Problem description
For the records that follow, please set down exactly the lines between the one holding "kingdom: Animalia" and the one holding "category: sylvilagus species", inclusive, and only those.

Material shown
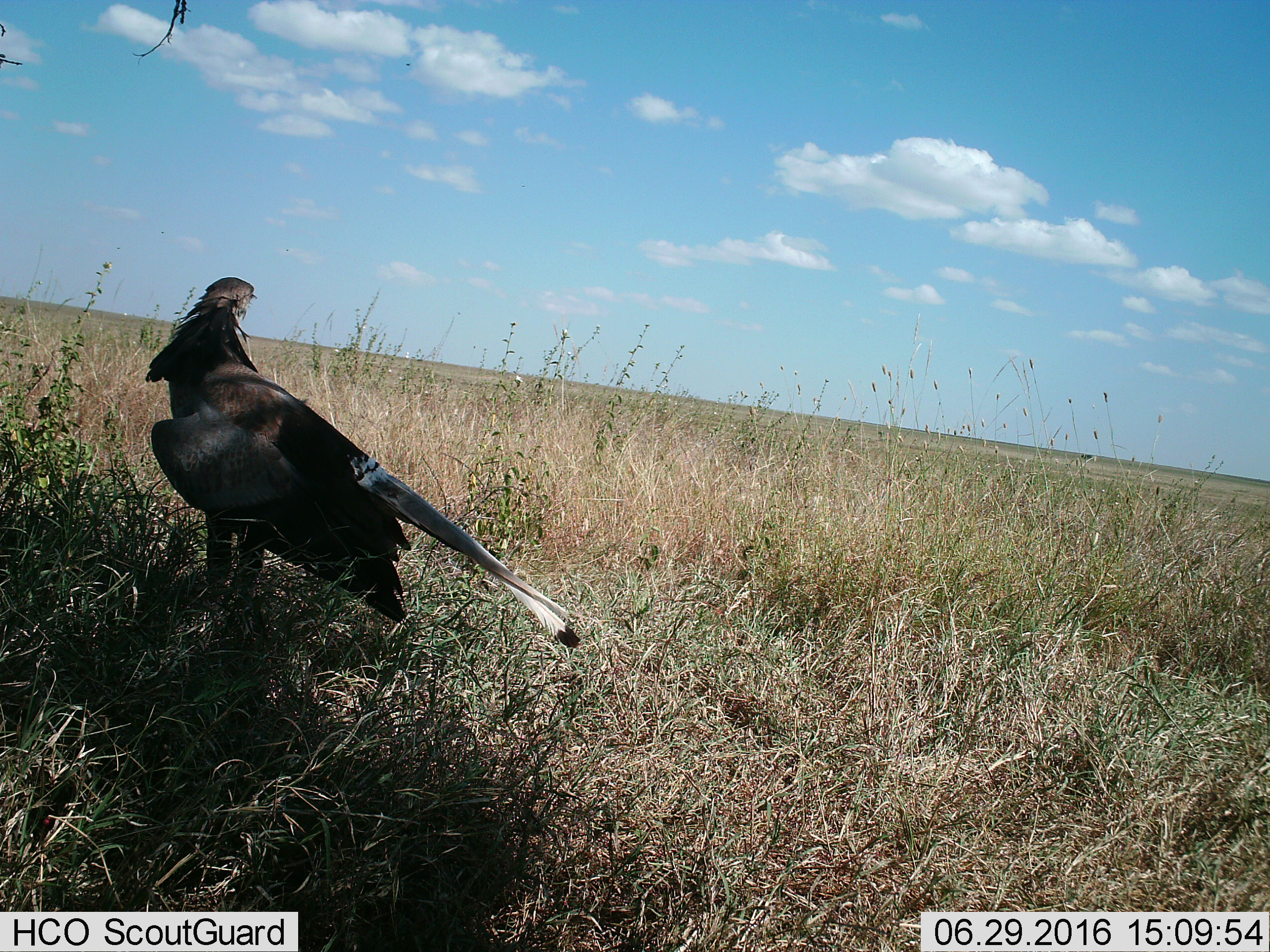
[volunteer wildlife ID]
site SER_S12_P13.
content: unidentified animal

==

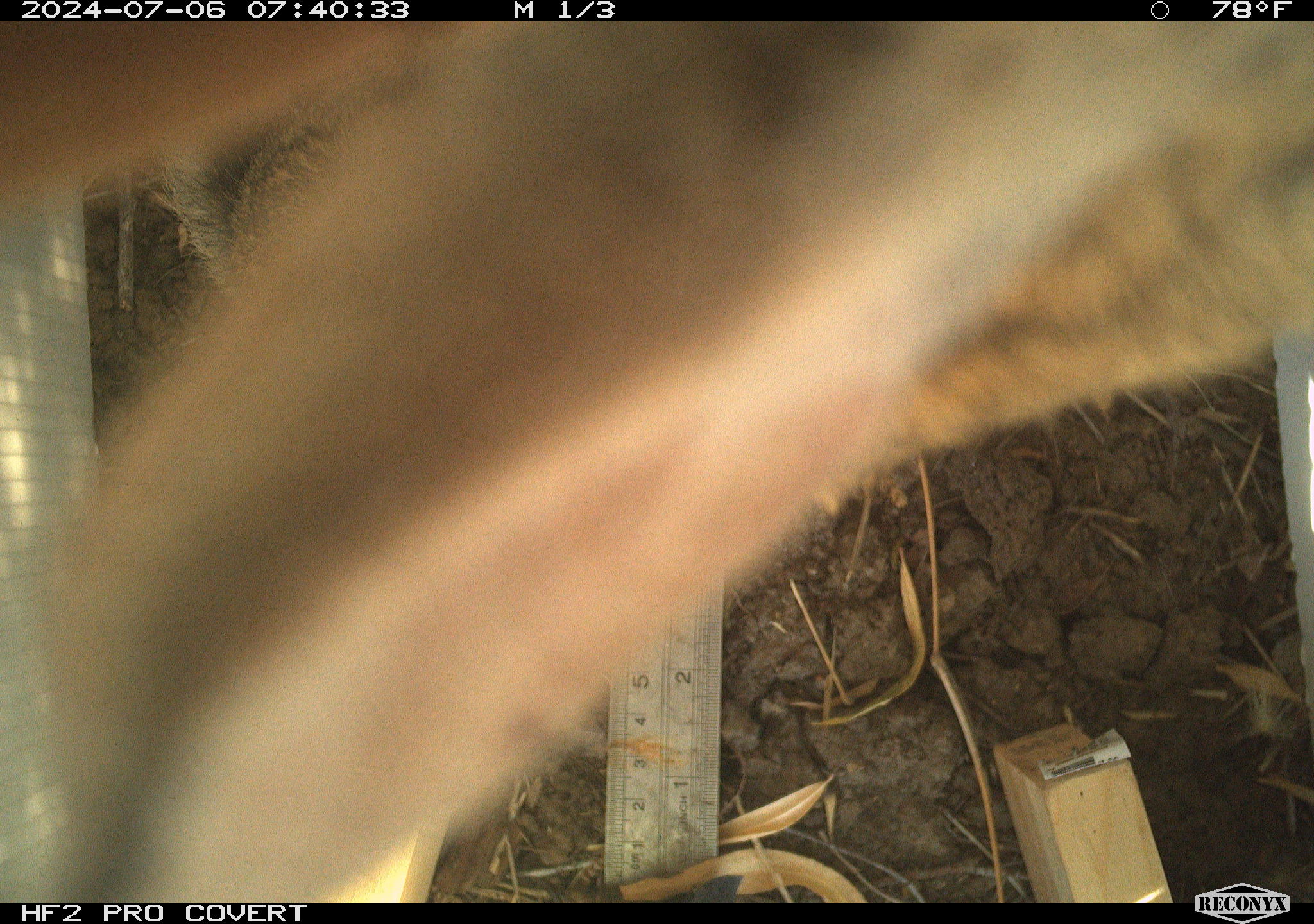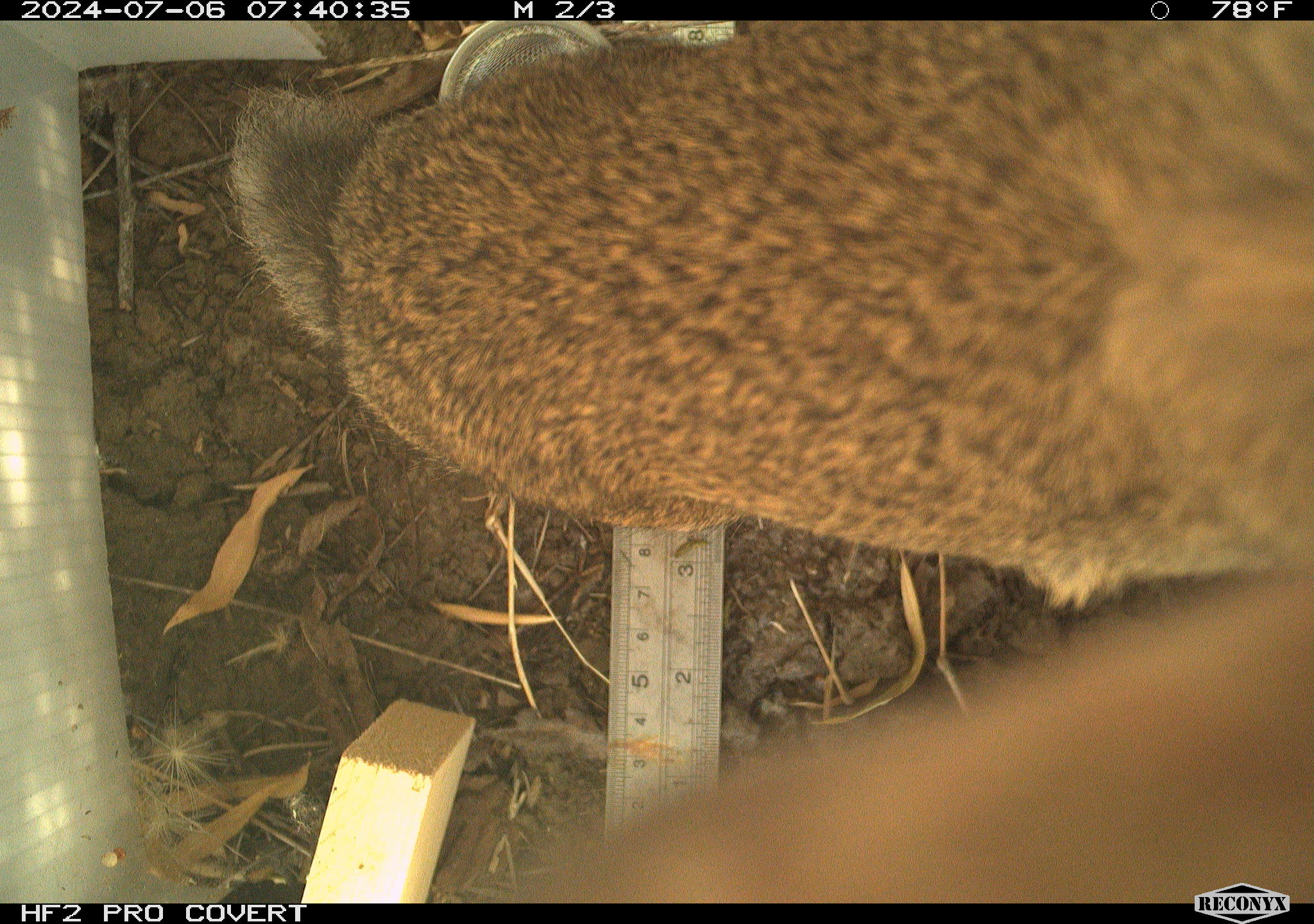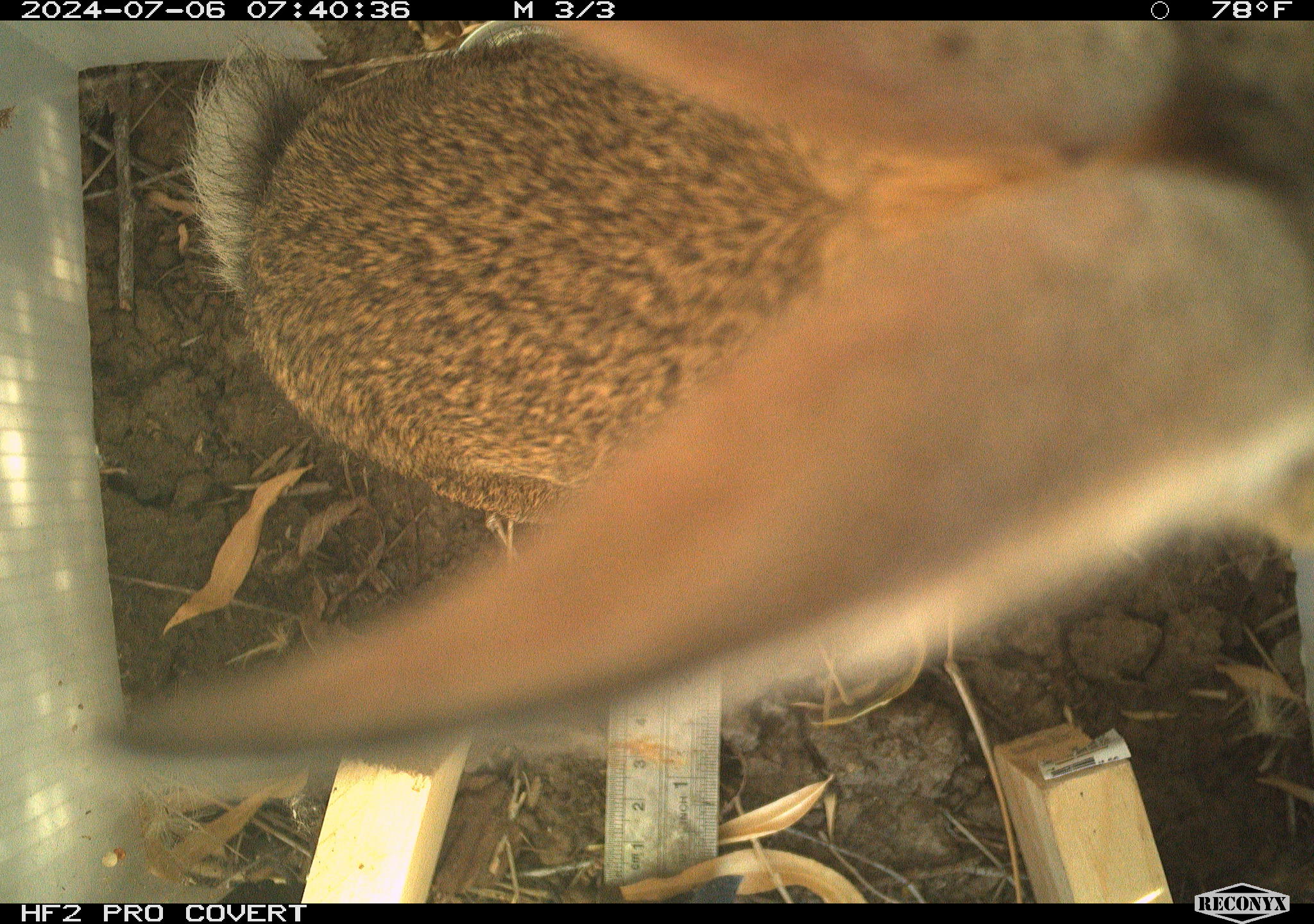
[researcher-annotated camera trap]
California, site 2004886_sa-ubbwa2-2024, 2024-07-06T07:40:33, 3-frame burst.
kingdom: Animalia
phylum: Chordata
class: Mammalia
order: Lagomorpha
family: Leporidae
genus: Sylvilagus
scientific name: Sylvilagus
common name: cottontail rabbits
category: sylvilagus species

Result of this exercise
kingdom: Animalia
phylum: Chordata
class: Mammalia
order: Lagomorpha
family: Leporidae
genus: Sylvilagus
scientific name: Sylvilagus
common name: cottontail rabbits
category: sylvilagus species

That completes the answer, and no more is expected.